Grossophobie
Je suis née dans une famille grossophobe dans une société grossophobe. Je ne suis pas grosse aux yeux de la société, mais je vis, comme la majorité des femmes, avec cette culpabilité de ne pas être assez mince. Et avec l'injonction contradictoire dans ma famille d'intellos qu'il ne faudrait pas accorder d'importance au physique, car ça n'est pas ce qui compte.
Depuis 20 ans, j'ai compris beaucoup de choses, et récemment encore plus. Maintenant, j'ai envie de partager !
J'ai découvert la grossophobie
J'ai pris conscience de ce jugement sur le poids de toustes, enfin surtout des femmes vers 25 – 30 ans, grâce à Twitter. J'y suivais des comptes de femmes grosses qui racontaient leurs vies, et j'ai progressivement ouvert les yeux et compris des trucs.
Je me rappelle lire de nombreux témoignages de femmes découvrant les albums photos de leur enfance, à une époque où on leur reprochait déjà leur poids (médecin et/ou famille), alors qu'elles n'étaient pas du tout grosses. Elles partageaient leurs photos. Elles étaient peut être juste un tout petit peu plus rondes, peut-être avec des bonnes joues, mais franchement, pas grosses. Mais l'angoisse familiale et médicale qu'elles deviennent grosses leur étaient déjà tombé dessus, avec les injonctions à faire attention. Et j'ai compris que souvent c'était ce contexte, cette attention permanente portée au poids qui transforme un je ne sais quoi de l'adolescence en trouble du comportement alimentaire.

[Objectif de l'exercice]:
Recopiez sans rien changer le passage de l'extrait sur la grossophobie qui va de « Depuis 20 ans, j'ai » jusqu'à « compris des trucs. » inclus. Les lignes ci-après ne sont pas nécessaires pour ce travail.

[Données fournies]:
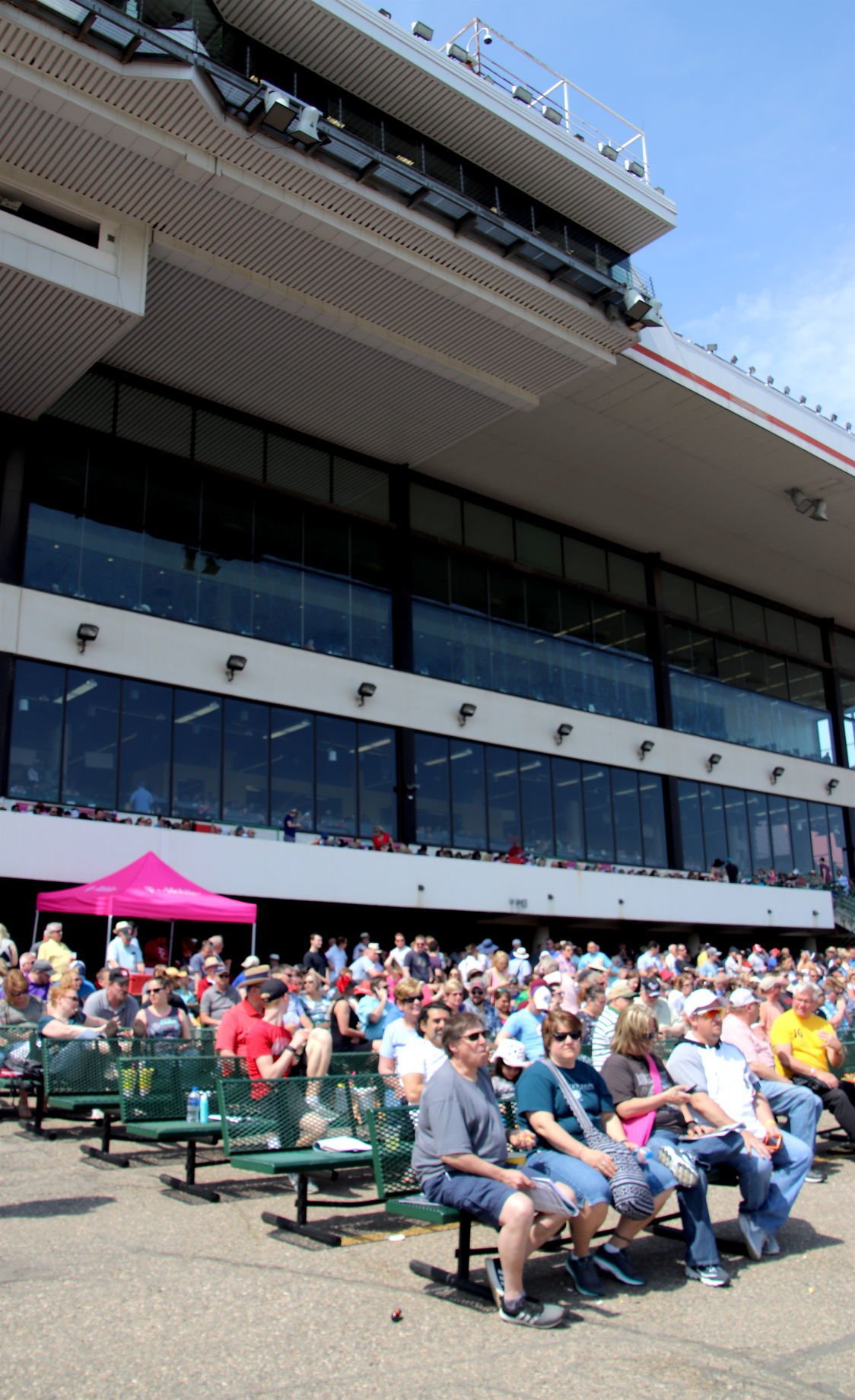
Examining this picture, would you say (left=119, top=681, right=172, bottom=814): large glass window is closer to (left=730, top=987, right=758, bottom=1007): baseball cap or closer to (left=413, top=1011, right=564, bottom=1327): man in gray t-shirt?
(left=730, top=987, right=758, bottom=1007): baseball cap

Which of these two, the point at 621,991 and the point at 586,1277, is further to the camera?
the point at 621,991

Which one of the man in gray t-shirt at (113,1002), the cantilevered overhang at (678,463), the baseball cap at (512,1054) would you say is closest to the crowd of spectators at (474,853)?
the cantilevered overhang at (678,463)

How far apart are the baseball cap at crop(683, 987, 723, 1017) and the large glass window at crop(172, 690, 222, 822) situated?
1622cm

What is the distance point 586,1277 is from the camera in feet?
18.8

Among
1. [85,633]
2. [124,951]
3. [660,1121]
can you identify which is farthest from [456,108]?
[660,1121]

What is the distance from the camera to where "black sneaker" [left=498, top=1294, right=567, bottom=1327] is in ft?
17.0

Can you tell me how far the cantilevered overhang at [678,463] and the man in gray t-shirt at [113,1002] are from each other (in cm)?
1810

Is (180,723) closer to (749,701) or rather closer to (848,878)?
(749,701)

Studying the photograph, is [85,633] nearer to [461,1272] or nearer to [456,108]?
[456,108]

[Résultat attendu]:
Depuis 20 ans, j'ai compris beaucoup de choses, et récemment encore plus. Maintenant, j'ai envie de partager !
J'ai découvert la grossophobie
J'ai pris conscience de ce jugement sur le poids de toustes, enfin surtout des femmes vers 25 – 30 ans, grâce à Twitter. J'y suivais des comptes de femmes grosses qui racontaient leurs vies, et j'ai progressivement ouvert les yeux et compris des trucs.